# Japanese Quartz Watches- Help settle a debate!



## Nate Johnson

I've been having a "discussion" with someone on another non-watch site about watches. He claims that after 14 years of working on watches that, and I quote, "I can tell you this, make sure you get a japanese made watch. They are the finest made in the world as far as the movement goes. The cases are built good too (citizen better than seiko). Do not buy a swiss made quartz watch. They are the worst of all the better quality qaurtz wathces out there. When buying a Rado, Rolex, Tag Heuer or Tissot, you are paying more for the name and/or gold and diamonds than you are buying a good quality watch."

Are there any comparable experts who share this view? Anyone have any specific examples?


----------



## Bruce Reding

Hello Nate. I can't speak definitively, as I do not have years of watchmaking experience. Here's my take, though...

1. It is *certainly * true that the Swiss cannot make a blanket claim of superiority in quartz watches. To the uninitiated, this may be surprising, given the aura of peerless quality that the Swiss have cultivated for many years. The best Swiss quartz watches are better than the worst Japanese quartz watches in terms of movement and casing quality, but the reverse is true as well.

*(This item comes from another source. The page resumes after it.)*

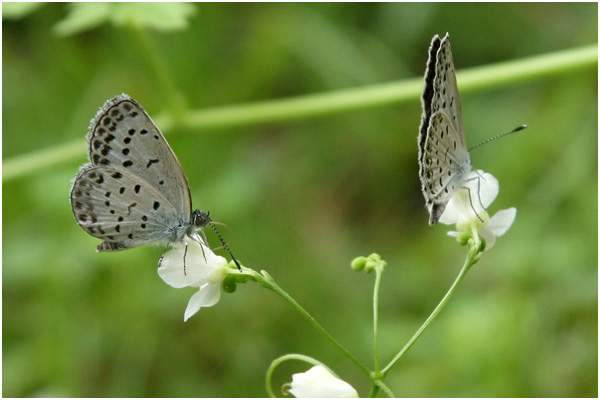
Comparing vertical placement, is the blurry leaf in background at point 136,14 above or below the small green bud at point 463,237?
above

2. I personally see the Japanese leading the Swiss in terms of timekeeping technology and related technologies such as power (e.g., solar/kinetic) and radio control. They were much more aggressive in embracing and pushing quartz technology, whereas the Swiss shied away for quite a while. Having said this, the recent ETA Thermoline movements are competitive with the best of the Japanese movements.

3. I have seen a number of Swiss watches with very pedestrian movements plunked into a "case with a name". Perhaps this is your friend's experience as well. Can't say the Japanese haven't done this too, but perhaps they're less guilty of attempting to exploit their rep.


----------



## ppaulusz

I agree with Bruce's comments in general. 
I also like to mention that there is a myth among watch enthusiasts (including myself) that the Swiss are somehow behind the Japanese in high-end quartz technology. Strange enough, history and facts are not necessary supporting that general view.
Just briefly, I'd like to point out some technological milestones with dates and manufacturers:
- In the 1970s both the Japanese (_Citizen Crystron Mega_ 4MHz AT-cut crystal) and the Swiss (Omega Megaquartz 2.4MHz AT-cut crystal) offered leading edge technology that resulted exceptional accuracy.
- From the mid 1980s to the mid 1990s the Swiss had the technological adventage with the 1984 release of the Longines VHP (_ETA 255.561_ movement that employed dual-oscillator and digital "inhibition" scheme). In that period that was the best (most advanced) technology (Seiko had twin-quartz design from the late 1970s but it was not using digital "inhibition" technology as far as I know. It used analog method that by nature could not be as accurate as the later digital schemes.).
- In these days the manufacturers (Swiss and Japanese) are using a technology that very similar to the dual-oscillator VHP but instead of a second oscillator they use a thermistor built on the IC to measure temperature. The digital "inhibition" scheme is still there (although it might got fine-tuned for better performance). The current technology is dated back to the mid 1990s (The Citizen - A660 and Longines VHP Perpetual Calendar - ETA 252.611).
Having said that, it seems to me that the current technologies were based at least(!) as much on the Swiss know-how than the Japanese know-how. (I must admit that the Japanese manufacturers don't give away any technological info regarding thermocompensation schemes used by them. In that case all we could do is make observations, speculate and try to find logical explanations. That resulted that many of us in this great forum believe that the Japanese manufacturers must be using similar thermocompensation technology to the well documented ETA Thermolines. I would be more than happy to correct my standing on this issue if new information from reliable sources would prove our speculation wrong.)
- The ETA Thermolines offer wider range of movements' designs than the Japanese manufacturers (eg: digital/analog display, digital chronograph, analog chronograph).
- ETA was the first manufacturer that introduced long-lasting 3V lithium battery in a quartz watch (Longines VHP) to replace the ordinary 1.55V battery.
- The Japanese are the winner when we talk about alternative (battery-less) power supply. No question that currently nothing beats Citizen's Eco-Drive technology. The most advanced Eco-Drive models can run for upto 5 years(!) in the dark without any light source (truly amazing!).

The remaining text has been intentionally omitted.